Research from the Gallup-Purdue Index, a study of more than 60,000 college graduates in the U.S., measures the degree to which college graduates achieve great jobs and great lives by assessing their engagement at work and their overall well-being across five dimensions: purpose, social, financial, community and physical well-being.

This study revealed insights into linkages between key experiences students had during college and their long-term outcomes in work and life as graduates.

Graduates who were "emotionally supported" -- who strongly agreed they received support from professors who cared about them as a person and made them excited about learning, and from a mentor who encouraged their goals and dreams -- were twice as likely to be engaged in their work and almost twice as likely to be thriving in their well-being later in life.

What's more, graduates who had "experiential learning" -- who strongly agreed they worked on long-term projects that took a semester or longer to complete; who had a job or internship where they applied what they were learning in the classroom; and who were extremely active in extracurricular activities -- also doubled their odds of being engaged in their work later in life.

These are impressive outcomes. Yet a quarter of all graduates strongly disagreed that they had any of these crucial experiences while they were at college. When it comes to providing students with the key experiences that will lead to success later in life, the U.S. higher education report card is poor.

Skyrocketing Costs

These findings alone should motivate higher education leaders to consider how well they are serving their most important customers: students. Skyrocketing tuition along with questionable returns for graduates has created a national conversation about the value of a college degree.

Full tuition, room and board at top-tier universities has reached figures close to $70,000 per year. Assuming a typical semester schedule has students enrolled in classes for 32 weeks a year, this adds up to more than $300 per day. A night on campus costs as much as a night at many Ritz-Carlton locations.

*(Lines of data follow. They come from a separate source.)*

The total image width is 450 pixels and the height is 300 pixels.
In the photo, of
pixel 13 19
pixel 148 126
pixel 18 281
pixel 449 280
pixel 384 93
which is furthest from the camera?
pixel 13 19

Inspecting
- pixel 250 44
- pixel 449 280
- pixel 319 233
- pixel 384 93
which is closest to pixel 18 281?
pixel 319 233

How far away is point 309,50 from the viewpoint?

But cost is not the primary reason The Ritz-Carlton example is relevant to colleges and universities. The Ritz-Carlton creates a culture of engaged employees who take ownership of engaging their customers.

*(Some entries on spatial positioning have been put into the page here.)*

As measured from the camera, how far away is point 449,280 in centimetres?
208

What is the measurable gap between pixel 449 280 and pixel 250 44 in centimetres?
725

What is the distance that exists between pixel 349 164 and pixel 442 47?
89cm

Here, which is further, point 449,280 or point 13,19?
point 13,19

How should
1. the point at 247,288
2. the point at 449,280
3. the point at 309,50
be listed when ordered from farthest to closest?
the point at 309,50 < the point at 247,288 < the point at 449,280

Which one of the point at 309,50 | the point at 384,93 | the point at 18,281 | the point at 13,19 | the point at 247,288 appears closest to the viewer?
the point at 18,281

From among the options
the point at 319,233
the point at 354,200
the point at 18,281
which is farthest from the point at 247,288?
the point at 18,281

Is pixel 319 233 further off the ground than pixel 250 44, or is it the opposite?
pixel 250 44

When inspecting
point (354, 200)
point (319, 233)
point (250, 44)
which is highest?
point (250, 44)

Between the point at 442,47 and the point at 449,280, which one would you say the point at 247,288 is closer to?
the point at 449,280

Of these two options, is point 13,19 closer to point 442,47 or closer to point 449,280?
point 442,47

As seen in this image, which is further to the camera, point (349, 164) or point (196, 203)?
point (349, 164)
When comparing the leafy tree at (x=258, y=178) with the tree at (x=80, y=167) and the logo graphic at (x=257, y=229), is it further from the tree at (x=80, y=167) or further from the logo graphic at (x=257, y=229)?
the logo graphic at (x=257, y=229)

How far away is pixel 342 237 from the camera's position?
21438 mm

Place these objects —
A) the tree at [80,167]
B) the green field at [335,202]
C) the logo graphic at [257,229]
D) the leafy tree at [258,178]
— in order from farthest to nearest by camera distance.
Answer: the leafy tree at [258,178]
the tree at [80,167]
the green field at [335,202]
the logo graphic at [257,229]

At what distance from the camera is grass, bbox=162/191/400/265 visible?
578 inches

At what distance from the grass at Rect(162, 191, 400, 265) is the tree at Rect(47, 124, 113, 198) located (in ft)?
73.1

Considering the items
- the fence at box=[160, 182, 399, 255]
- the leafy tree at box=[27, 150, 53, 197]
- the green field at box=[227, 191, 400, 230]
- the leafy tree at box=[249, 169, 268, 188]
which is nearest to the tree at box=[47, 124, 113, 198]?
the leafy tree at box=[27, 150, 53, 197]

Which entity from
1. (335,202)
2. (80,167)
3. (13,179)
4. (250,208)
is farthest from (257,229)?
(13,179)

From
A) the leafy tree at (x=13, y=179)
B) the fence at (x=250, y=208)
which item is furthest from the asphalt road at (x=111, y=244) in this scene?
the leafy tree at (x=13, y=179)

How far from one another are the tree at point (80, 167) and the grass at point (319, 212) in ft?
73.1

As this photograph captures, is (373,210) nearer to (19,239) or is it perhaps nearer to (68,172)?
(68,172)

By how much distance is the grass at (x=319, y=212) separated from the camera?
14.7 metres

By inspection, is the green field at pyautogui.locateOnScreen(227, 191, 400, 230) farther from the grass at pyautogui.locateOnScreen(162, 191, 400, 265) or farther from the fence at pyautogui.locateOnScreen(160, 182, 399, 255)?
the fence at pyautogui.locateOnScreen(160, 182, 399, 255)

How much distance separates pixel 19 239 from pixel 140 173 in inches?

Leaders, managers and front-line employees across The Ritz-Carlton live these values. The company's motto, "We are ladies and gentlemen serving ladies and gentlemen," empowers all employees -- from the general manager to the housekeepers -- to deliver world-class experiences for their guests.

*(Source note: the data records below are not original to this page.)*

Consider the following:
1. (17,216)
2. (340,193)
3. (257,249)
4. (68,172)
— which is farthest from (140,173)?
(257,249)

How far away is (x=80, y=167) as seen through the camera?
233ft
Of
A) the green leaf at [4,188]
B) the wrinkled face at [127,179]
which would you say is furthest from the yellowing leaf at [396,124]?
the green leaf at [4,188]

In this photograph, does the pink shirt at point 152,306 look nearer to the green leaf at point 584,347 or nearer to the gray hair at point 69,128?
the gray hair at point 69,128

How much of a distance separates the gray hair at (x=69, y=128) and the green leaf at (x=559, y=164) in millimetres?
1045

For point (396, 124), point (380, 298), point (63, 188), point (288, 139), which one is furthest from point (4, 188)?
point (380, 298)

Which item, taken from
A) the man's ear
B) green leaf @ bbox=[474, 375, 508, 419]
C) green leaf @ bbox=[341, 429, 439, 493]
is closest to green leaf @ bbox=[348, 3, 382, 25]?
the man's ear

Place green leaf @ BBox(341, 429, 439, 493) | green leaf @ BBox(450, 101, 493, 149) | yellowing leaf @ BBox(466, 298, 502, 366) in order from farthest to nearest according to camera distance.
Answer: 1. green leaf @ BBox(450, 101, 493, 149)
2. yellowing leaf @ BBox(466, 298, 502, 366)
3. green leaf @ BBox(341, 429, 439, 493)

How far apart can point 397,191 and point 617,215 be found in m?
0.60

These experiences transcend what guests expect by anticipating and providing what guests need before they know they need it. The job functions performed by Ritz-Carlton employees are not any different than employees of other hotels. But they deliver an entirely different experience driven by values and culture, not by fancy sheets and pillows.

The company measures its success by its guests' deep attachment to its brand and has asked them whether they strongly agree they "can't imagine a world without The Ritz-Carlton." Guests who feel that deep attachment are more likely to stay more nights.

In contrast, the Gallup-Purdue Index shows that only 26% of U.S. college graduates strongly agree they can't imagine a world without their alma mater. That's about half the rate of Ritz-Carlton guests who are asked whether they can't imagine a world without Ritz-Carlton.

How Colleges and Universities Can Measure Their Success

If colleges and universities were to get serious about aligning values, culture and incentives to put student engagement first, there is much they would do differently. They would measure their success by the success of their graduates. They would measure whether graduates achieve great jobs and great lives.

They would change how they operate. They would demand all students -- not just a handful -- receive career planning, mentoring and developmental opportunities, and instill them with a sense of well-being in how they lead their lives. They would align staff and faculty incentives with these demands.

Colleges and universities would also pay more attention to whether staff and faculty were engaged in their own work as well as in students' lives.

As The Ritz-Carlton has learned, engaging guests begins and ends with engaging employees.